DOCUMENT EXCERPT:
%%
9. What Story is That, Charlie? (Part 13). Here we see the two Coopers coming out on top in their respective worlds. Dougie and Janey-E are in Seventh Heaven, now that Dougie has cemented a friendship with the Mullins Brothers, who have lavished them with gifts, in particular a new car, and a play gym set for their son, which they set up in the backyard. Dougie even manages to avoid being poisoned by Anthony at the last minute, and turning his rival colleague to confession and contrition. And that’s not all: the gods are looking out for Dougie everywhere: the Las Vegas detectives finally get the fingerprint results for Dougie: he is a man who escaped from prison two days ago in South Dakota and is a former FBI agent. The truth is so ludicrous they laugh and trash the report as erroneous. As for Bad Cooper (Mr. C.), he gets the spotlight in this episode with the arm-wrestle match and his ascendance to boss-hood of this group of scumbags in western Montana that he has no use for. The brilliance of this scene is that it actually makes us root for Bad Cooper, for the first and only time in the series. He confronts Ray (an informant for the FBI), who confesses that somebody named Phillip Jeffries had ordered him to place the Owl Cave Ring on Mr. C.’s finger when he died. He tells Mr. C. that Jeffries is in hiding somewhere called “the Dutchman’s”, and gives Mr. C. the set of coordinates that will (supposedly) lead to the dark evil that Doppel-Coop is trying to find. Meanwhile, Sarah Palmer is watching violent video clips on repeat as she drinks and smokes; Norma refuses to dumb down her pie formula to increase profits; and Dr. Jacoby runs across his most loyal fan, Nadine, who is proudly displaying her gold shit-digging shovel.
%%
REQUIREMENTS:
1. Answer these questions from the episode recap:
(a) What two gifts from the Mullins Brothers does the recap name?
(b) According to the fingerprint results, where did the man escape from prison?
(c) What does Norma refuse to do?
2. List every character named in the episode recap's sentence that begins "Meanwhile, Sarah Palmer".
3. Does each statement agree with the episode recap? Answer yes or no, and quote the words that decide it.
(a) The Las Vegas detectives accept the fingerprint report as accurate.
(b) Ray works as an informant for the FBI.
(c) Phillip Jeffries is said to be hiding at a place called "the Dutchman's".
The data that come after this text play no part in the work here.

EXTRACTED RECORDS:
%%
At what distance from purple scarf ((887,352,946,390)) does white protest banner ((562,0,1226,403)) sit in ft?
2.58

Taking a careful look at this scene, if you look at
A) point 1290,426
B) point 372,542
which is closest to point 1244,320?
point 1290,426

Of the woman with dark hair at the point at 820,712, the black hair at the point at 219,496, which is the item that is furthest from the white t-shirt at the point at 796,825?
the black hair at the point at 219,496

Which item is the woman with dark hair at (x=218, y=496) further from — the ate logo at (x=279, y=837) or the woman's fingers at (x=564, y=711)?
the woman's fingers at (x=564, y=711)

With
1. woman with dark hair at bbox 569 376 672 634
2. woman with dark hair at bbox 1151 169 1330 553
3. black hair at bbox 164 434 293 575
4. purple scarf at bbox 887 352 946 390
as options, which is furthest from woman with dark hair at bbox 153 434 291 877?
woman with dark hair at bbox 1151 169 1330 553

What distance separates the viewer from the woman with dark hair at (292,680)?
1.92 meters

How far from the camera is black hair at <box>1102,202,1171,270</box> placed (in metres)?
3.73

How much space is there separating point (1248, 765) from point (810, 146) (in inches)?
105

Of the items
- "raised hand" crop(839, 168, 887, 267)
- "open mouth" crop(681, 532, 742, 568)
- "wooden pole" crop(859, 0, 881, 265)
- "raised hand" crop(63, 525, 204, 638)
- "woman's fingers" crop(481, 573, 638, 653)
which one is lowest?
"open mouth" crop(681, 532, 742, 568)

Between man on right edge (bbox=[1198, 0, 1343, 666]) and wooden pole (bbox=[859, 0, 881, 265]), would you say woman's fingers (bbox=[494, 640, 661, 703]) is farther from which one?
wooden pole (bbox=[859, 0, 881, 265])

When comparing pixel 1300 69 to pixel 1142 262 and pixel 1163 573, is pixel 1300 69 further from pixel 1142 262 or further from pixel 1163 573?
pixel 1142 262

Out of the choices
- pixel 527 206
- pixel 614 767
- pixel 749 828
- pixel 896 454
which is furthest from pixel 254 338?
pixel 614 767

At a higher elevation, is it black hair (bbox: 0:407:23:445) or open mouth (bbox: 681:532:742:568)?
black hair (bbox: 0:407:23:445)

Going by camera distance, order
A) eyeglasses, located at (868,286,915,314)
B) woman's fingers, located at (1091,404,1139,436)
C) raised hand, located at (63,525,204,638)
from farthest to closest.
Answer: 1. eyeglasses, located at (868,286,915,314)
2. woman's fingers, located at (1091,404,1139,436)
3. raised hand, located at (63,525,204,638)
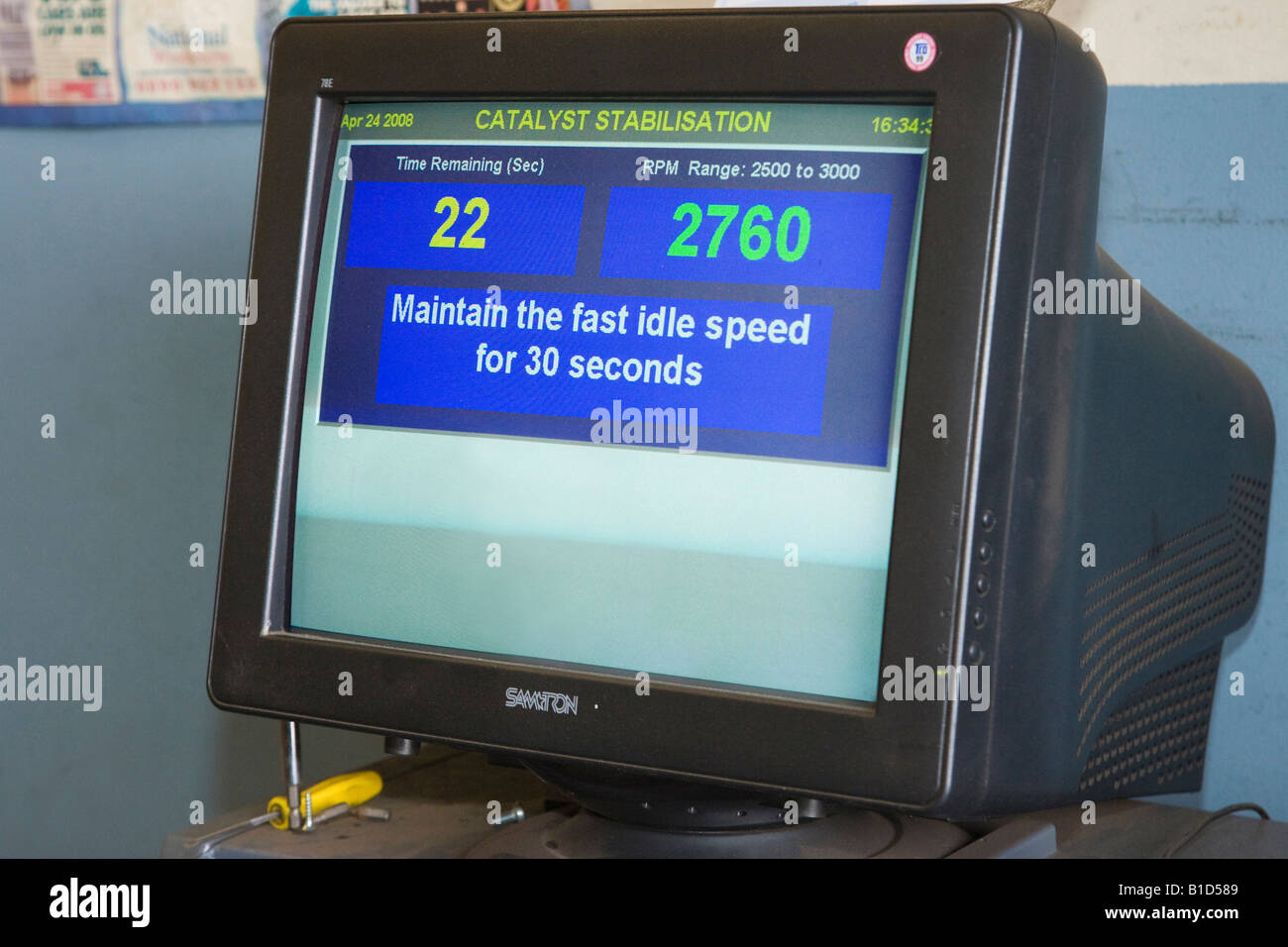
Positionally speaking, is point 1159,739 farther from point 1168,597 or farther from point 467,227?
point 467,227

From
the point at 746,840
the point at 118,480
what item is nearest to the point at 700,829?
the point at 746,840

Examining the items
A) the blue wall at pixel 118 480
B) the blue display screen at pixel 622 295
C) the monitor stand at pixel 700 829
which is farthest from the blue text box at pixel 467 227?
the blue wall at pixel 118 480

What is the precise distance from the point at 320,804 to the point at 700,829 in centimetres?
22

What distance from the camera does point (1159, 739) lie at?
0.73 m

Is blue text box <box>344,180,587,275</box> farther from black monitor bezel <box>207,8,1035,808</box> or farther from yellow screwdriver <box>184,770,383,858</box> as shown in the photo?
yellow screwdriver <box>184,770,383,858</box>

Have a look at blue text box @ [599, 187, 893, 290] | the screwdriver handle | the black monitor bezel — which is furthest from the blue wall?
blue text box @ [599, 187, 893, 290]

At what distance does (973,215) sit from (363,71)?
33 cm

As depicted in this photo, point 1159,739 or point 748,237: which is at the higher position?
point 748,237

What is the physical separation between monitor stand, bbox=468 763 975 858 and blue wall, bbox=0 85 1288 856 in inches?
18.3

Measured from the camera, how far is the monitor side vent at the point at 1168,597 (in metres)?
0.62
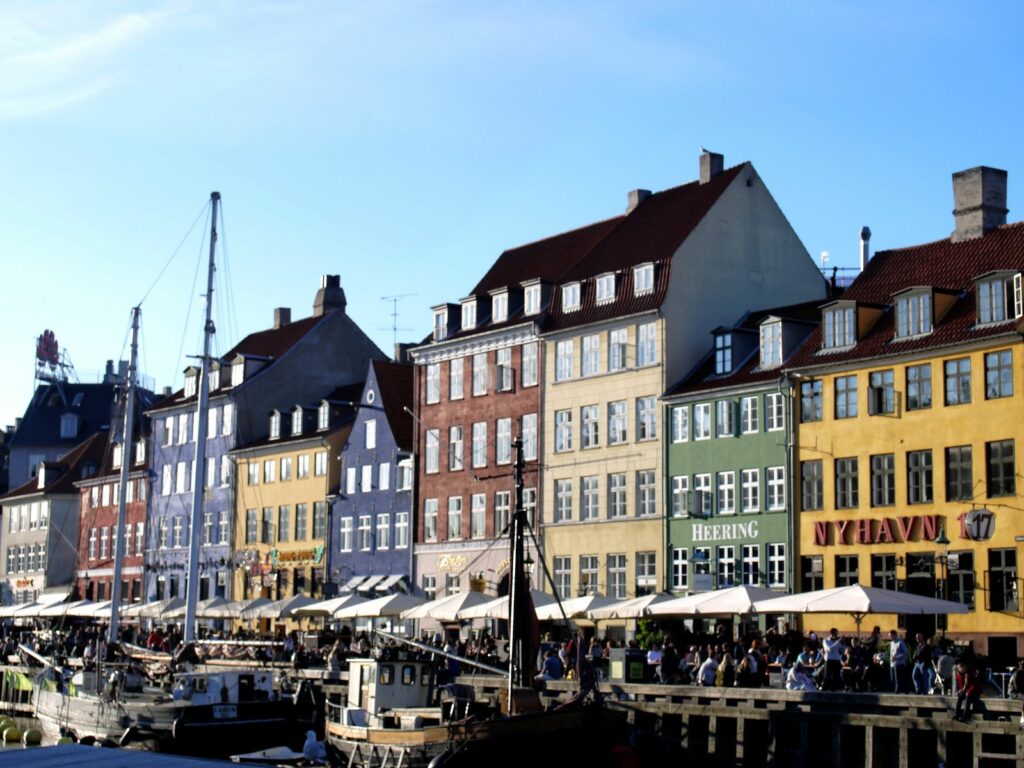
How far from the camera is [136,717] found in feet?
146

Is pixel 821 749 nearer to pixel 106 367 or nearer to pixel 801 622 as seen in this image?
pixel 801 622

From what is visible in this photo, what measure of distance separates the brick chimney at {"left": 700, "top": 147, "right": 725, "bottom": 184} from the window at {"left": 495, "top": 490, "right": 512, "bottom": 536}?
13638mm

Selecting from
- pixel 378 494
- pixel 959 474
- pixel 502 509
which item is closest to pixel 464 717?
pixel 959 474

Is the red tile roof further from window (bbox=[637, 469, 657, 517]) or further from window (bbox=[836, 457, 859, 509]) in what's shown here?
window (bbox=[637, 469, 657, 517])

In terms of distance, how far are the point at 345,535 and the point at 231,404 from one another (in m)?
12.8

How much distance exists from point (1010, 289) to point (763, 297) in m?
15.9

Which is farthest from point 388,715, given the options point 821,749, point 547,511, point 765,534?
point 547,511

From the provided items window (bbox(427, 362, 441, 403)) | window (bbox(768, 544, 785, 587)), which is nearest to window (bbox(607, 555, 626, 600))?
window (bbox(768, 544, 785, 587))

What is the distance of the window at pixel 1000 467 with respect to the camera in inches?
1845

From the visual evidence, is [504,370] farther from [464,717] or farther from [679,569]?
[464,717]

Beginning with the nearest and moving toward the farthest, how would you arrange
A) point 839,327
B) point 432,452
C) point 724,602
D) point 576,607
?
point 724,602 < point 576,607 < point 839,327 < point 432,452

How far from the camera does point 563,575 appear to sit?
61.7m

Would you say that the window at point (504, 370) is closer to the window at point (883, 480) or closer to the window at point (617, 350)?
the window at point (617, 350)

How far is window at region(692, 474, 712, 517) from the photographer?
5625 centimetres
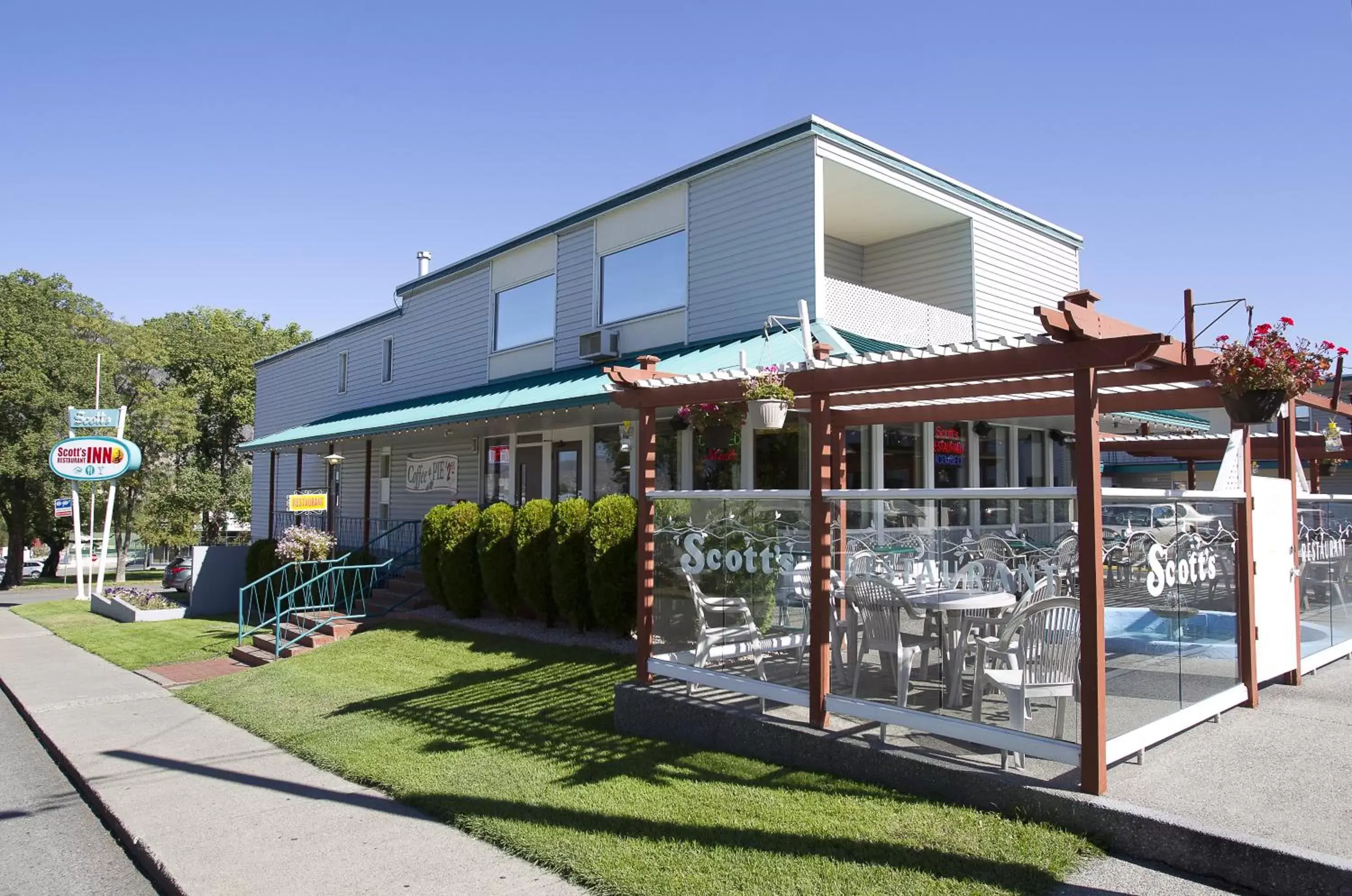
%%
SOLUTION LIST:
1.
(a) A new car and a play gym set for their son.
(b) South Dakota.
(c) She refuses to dumb down her pie formula to increase profits.

2. Sarah Palmer, Norma, Dr. Jacoby, Nadine

3.
(a) No: "they laugh and trash the report as erroneous"
(b) Yes: "Ray (an informant for the FBI)"
(c) Yes: "Jeffries is in hiding somewhere called “the Dutchman’s”"